> _WHAT IS EXPECTED_
Rewrite the stretch of the records from the line containing "What distance measurement" through the end, with "dark shadow on water" changed to "dark patch on water" and nothing else altered. Return only that stretch.

> _SUPPLIED ENTRIES_
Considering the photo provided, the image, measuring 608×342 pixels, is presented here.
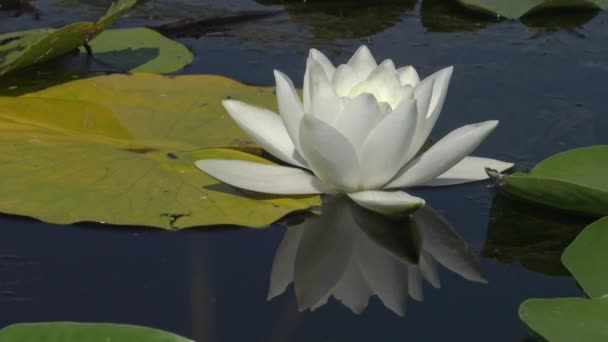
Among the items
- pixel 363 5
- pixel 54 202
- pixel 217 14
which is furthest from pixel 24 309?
pixel 363 5

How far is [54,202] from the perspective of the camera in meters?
1.63

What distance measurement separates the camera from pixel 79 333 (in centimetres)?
102

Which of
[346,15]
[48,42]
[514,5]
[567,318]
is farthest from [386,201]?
[514,5]

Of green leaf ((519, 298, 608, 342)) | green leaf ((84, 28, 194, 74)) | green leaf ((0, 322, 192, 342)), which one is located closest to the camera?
green leaf ((0, 322, 192, 342))

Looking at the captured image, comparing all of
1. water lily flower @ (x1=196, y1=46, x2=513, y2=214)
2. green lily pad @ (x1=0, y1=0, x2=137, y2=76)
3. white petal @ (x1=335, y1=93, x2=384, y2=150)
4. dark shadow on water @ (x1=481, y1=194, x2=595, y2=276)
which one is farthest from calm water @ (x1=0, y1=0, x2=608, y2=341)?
green lily pad @ (x1=0, y1=0, x2=137, y2=76)

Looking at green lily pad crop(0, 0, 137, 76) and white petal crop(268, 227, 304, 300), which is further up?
green lily pad crop(0, 0, 137, 76)

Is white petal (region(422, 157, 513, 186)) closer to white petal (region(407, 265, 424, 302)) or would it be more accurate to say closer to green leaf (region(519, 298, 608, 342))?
white petal (region(407, 265, 424, 302))

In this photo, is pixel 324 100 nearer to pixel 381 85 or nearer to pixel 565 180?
pixel 381 85

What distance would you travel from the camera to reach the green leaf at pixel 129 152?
64.0 inches

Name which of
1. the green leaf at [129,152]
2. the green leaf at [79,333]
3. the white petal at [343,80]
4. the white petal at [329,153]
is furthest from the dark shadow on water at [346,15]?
the green leaf at [79,333]

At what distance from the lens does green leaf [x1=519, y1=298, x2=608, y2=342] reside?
120 centimetres

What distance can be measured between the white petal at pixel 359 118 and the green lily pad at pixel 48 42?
731mm

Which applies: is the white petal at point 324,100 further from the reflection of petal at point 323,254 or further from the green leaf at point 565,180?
the green leaf at point 565,180

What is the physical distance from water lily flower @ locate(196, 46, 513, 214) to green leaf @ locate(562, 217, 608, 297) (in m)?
0.26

> _ANSWER TO THIS EXERCISE_
What distance measurement separates the camera from pixel 79 333 (in centimetres)?
102

Which of
[346,15]
[48,42]
[514,5]
[567,318]
is farthest from [386,201]?
[514,5]

Of green leaf ((519, 298, 608, 342)) | green leaf ((84, 28, 194, 74)) | green leaf ((0, 322, 192, 342)), which one is located closest to the camera?
green leaf ((0, 322, 192, 342))

Looking at the captured image, comparing all of
1. water lily flower @ (x1=196, y1=46, x2=513, y2=214)
2. green lily pad @ (x1=0, y1=0, x2=137, y2=76)
3. white petal @ (x1=335, y1=93, x2=384, y2=150)
4. dark patch on water @ (x1=481, y1=194, x2=595, y2=276)
which one is farthest from calm water @ (x1=0, y1=0, x2=608, y2=341)?
green lily pad @ (x1=0, y1=0, x2=137, y2=76)

Looking at green lily pad crop(0, 0, 137, 76) and white petal crop(268, 227, 304, 300), which is further up?
green lily pad crop(0, 0, 137, 76)

Is white petal (region(422, 157, 513, 186)) closer to white petal (region(407, 265, 424, 302)) or would it be more accurate to say closer to green leaf (region(519, 298, 608, 342))?
white petal (region(407, 265, 424, 302))

In this photo, is pixel 324 100 nearer to pixel 381 85 or nearer to pixel 565 180?
pixel 381 85

What distance would you travel from the camera to reach the green leaf at pixel 129 152?
64.0 inches

Name which of
1. the green leaf at [129,152]
2. the green leaf at [79,333]
3. the white petal at [343,80]
4. the white petal at [329,153]
is furthest from the dark patch on water at [346,15]?
the green leaf at [79,333]

At what distance from the lens does green leaf [x1=519, y1=298, x2=608, y2=342] reside?
120 centimetres

What distance can be measured between the white petal at pixel 359 118 and the green lily pad at pixel 48 42?
731mm

Which applies: is the white petal at point 324,100 further from the reflection of petal at point 323,254 or further from the green leaf at point 565,180?
the green leaf at point 565,180

What is the physical distance from water lily flower @ locate(196, 46, 513, 214) to green leaf @ locate(562, 217, 608, 297) (in m)?
0.26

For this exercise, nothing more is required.